Like I said before, I felt right at home, and Tom does excellent work.

Look at this! 
	

	
	
		
		

		
		
	


	




Not bad for a piece of fence post, huh?


----------



## mick (Apr 12, 2005)

At least you guys have shops ......right now I'm using the end of Connies garage......pull the shopsmith out on the driveway to work .......push it back in when I'm through. But all thats supposed to change. As soon as I clean out the back room of the garage, we'll move most of her stuff there and I'll build a wall dividing the garage (for dust purposes)Then I'l have half the garage, biggest place I've ever had to work.

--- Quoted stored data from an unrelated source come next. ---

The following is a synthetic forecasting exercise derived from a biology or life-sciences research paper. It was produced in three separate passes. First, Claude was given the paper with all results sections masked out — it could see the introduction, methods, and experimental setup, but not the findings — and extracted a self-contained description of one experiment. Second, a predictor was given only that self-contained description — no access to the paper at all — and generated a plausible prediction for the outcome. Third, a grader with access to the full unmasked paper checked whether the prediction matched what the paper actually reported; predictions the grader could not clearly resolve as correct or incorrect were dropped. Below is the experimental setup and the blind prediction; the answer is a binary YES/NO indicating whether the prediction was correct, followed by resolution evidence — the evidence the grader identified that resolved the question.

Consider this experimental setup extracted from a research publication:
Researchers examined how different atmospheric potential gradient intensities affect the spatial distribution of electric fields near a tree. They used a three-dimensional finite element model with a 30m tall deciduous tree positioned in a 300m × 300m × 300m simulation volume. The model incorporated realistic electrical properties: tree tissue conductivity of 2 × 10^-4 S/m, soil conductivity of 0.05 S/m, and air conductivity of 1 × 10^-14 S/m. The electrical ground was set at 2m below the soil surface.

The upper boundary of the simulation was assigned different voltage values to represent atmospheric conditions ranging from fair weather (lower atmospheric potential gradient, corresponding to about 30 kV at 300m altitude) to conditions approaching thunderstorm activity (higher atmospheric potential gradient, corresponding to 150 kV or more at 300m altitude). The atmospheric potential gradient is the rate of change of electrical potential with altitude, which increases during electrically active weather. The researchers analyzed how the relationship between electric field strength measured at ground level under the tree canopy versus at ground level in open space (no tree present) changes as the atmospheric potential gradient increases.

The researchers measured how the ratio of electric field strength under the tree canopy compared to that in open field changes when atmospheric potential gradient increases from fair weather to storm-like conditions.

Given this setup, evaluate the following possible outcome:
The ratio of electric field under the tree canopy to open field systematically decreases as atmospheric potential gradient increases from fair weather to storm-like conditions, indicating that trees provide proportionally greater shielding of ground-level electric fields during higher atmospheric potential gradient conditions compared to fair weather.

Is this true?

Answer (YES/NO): YES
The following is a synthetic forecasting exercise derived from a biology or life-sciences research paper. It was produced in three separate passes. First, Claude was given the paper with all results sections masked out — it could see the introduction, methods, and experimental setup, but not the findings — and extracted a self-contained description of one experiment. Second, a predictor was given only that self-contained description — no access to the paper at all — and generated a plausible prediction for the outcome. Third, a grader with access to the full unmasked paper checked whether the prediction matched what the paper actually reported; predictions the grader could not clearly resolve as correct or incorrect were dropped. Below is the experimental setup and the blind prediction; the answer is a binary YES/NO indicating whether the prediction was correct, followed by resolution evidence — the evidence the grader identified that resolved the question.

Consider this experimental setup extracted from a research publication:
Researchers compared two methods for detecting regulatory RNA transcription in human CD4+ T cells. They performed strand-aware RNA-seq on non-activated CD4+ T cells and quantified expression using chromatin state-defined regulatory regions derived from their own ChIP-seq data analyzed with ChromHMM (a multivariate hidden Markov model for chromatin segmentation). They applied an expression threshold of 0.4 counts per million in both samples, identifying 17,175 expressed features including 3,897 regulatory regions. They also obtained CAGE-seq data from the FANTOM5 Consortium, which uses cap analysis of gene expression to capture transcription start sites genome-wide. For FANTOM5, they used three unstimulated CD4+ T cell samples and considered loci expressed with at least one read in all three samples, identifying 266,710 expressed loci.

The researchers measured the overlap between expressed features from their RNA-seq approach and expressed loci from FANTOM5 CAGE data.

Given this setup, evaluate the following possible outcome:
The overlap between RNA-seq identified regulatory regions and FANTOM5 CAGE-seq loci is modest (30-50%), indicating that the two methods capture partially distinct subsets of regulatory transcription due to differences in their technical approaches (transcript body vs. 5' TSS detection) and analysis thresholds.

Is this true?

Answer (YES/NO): NO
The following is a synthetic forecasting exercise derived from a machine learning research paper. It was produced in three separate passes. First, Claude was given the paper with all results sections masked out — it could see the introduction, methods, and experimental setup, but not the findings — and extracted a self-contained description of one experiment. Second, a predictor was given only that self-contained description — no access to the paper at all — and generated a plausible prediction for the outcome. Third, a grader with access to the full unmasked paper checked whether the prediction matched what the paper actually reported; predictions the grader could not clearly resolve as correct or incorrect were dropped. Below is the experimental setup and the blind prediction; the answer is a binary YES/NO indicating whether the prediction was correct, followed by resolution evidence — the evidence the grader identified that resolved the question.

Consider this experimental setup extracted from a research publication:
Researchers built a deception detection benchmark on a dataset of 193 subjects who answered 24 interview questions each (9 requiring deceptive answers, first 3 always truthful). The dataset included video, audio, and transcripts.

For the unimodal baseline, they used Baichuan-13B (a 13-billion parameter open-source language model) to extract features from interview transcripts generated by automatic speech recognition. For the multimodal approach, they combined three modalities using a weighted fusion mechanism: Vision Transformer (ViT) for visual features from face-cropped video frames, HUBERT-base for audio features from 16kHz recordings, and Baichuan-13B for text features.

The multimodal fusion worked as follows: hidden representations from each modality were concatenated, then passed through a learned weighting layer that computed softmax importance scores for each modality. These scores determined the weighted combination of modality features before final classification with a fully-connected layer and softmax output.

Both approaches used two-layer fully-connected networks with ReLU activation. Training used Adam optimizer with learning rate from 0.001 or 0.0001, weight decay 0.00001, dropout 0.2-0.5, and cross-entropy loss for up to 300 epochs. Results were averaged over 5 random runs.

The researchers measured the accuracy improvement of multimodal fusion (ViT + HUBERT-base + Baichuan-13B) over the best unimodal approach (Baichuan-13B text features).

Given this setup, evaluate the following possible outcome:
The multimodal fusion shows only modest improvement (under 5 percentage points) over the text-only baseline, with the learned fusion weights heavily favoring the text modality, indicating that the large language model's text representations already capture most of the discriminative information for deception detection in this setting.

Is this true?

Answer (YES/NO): YES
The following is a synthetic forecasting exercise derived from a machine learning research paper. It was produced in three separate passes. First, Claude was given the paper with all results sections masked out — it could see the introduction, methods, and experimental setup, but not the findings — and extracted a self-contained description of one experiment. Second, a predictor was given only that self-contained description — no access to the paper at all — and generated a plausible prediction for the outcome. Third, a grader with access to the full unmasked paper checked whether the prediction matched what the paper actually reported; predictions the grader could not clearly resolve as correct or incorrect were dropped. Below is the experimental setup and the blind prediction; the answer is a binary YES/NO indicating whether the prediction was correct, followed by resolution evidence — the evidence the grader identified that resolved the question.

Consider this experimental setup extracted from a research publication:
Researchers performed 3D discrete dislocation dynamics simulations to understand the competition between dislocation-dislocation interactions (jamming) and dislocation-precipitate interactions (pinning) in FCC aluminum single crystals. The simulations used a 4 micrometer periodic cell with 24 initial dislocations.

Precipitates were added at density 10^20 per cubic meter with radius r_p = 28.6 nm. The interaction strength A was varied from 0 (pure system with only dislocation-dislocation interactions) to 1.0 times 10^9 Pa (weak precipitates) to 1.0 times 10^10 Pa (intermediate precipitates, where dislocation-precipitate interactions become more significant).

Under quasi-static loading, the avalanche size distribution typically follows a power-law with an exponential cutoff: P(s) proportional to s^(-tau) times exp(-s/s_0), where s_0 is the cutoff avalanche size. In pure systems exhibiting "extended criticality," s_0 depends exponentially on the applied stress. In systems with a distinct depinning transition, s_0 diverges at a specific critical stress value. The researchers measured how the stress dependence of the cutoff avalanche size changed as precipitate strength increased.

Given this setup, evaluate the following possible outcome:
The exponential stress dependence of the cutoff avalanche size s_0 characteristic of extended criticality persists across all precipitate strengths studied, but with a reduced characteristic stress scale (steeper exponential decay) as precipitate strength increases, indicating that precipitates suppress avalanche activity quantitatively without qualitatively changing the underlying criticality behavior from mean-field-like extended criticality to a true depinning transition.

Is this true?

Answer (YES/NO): NO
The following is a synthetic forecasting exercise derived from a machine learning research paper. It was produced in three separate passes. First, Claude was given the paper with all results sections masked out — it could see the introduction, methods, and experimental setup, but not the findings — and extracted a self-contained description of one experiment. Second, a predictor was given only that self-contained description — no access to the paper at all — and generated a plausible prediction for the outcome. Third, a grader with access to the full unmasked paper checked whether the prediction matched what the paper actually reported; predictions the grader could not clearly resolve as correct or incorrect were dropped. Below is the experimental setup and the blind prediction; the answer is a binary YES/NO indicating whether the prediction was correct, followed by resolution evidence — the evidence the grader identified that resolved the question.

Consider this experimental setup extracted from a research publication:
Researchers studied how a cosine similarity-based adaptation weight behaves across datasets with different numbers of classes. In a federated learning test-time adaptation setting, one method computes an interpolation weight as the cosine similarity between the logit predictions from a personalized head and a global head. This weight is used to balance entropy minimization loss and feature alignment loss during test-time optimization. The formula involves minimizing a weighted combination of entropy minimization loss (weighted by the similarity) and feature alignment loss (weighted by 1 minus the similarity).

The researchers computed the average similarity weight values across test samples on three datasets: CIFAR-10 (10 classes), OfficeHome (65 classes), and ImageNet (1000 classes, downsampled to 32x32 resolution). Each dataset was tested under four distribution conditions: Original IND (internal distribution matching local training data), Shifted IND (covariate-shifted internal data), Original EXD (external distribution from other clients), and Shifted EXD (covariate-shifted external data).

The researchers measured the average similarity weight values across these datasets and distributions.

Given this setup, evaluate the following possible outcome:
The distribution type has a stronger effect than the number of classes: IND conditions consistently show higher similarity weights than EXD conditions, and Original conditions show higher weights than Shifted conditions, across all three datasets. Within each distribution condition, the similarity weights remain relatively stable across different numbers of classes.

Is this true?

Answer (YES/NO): NO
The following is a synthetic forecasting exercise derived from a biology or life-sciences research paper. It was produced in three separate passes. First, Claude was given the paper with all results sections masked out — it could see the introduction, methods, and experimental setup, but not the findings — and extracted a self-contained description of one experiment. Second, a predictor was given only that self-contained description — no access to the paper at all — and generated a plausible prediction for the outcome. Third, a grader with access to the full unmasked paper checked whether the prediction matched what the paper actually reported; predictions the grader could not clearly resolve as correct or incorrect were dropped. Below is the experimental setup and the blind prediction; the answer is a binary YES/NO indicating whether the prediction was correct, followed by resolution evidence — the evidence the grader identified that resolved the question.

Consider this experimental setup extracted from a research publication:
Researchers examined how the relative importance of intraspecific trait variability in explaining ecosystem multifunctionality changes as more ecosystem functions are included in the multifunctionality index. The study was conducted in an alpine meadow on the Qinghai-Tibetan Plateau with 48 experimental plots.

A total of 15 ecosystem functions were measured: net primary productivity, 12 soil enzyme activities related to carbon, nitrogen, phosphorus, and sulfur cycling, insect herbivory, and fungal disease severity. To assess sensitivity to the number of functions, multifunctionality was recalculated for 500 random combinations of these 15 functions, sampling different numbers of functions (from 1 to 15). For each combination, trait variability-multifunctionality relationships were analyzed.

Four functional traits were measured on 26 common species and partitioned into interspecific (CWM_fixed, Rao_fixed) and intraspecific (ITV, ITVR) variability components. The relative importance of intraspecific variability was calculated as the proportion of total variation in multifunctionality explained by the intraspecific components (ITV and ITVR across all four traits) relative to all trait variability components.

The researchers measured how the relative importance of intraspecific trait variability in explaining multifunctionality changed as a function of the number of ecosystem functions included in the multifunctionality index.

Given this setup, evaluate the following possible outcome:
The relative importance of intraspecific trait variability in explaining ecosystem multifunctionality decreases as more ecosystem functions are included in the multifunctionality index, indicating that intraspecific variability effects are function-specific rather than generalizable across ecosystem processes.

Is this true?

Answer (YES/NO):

Now if I just had the whole thing.............


----------



## Old Griz (Apr 12, 2005)

Mick that will all change as soon as Connie realizes how much fun turning is... then she will also realize that cars are meant to be parked in the driveway... Garages are for people who do not know how to work with their hands... LOL
Of course you will also have to get another lathe and tools and build storage for all the wood...etc.. but think of all the quality time you will spend together.. 
Oh and of course you need to put in a decent sound system to listen to Jimmy..


----------



## Daniel (Apr 12, 2005)

Right now I have a 24X24 borrowed space. It's so noice to be on good terms with your Neices and Nephews. bad nes is it is over 20 miles from my house. that is vacation distance for me. I was planning onbuilding a 12X16 shop in our new back yard. problem is I once actually laid out and figured the bare min shop space for me, and it works out to 16X20. well I hae sort of moped and worried about it all winter. finally several of my family members including my wife asked why I was even considering a 12X16 when what I really need is the 16X20. so it looks like my little shop just took a deep breath and swelled. now I just need to start digging the foundation.


----------



## JimGo (Apr 12, 2005)

Daniel, your shop will be bigger than most of the rooms in my house!


----------



## ed4copies (Apr 12, 2005)

Where else could you get all this static for FREE??  

I keep my gasoline under the grinder, more sparks there. (Yes, this is a joke for those of you who are humor-challenged)

Keep turning pens, the clothes on the saw won't get into the turning lathe so what else matters?


----------



## mick (Apr 12, 2005)

CARS in the garage!!!! Surely you jest! Her garage is slap full of eBay stuff she has bought, traded, or just plain picked up on the side of the road with the intention of selling. Of course not much gets sold cause she's always bring more stuff home and that always seems to get sold first! The side opposite my future shop couldn't have a car parked in it if it was empty, bout 2 years ago she had me build her some really deep shelves to store boxes and boxes of that eBay stuff. The shelves stick out way past the door opening. Her son always say that when he has his own house, he's gonna use his garage for cars, what they were built for. He's not a woodworker......so I didn't argue with him.....lol. I mean it'd be pointless ......right?
The back room where I'm suppose to move all her stuff thats on my side is full of Priority Postal boxes and mailing stuff like bags of peanuts and assorted foam packing. Not to mention the other empty boxes shes stolen out of dumpster all around the city. She says you never know when you're gonna need an old crushed crockpot box. I even noticed she had kept the box one set of my lathe tools came in. I'm sure one day one of y'all may get a package in a strange box thats no relation to whats inside. I'd be almost willing to bet it comes from her....lol. I better hush now , she's gonna really kill me now!......Later guys


----------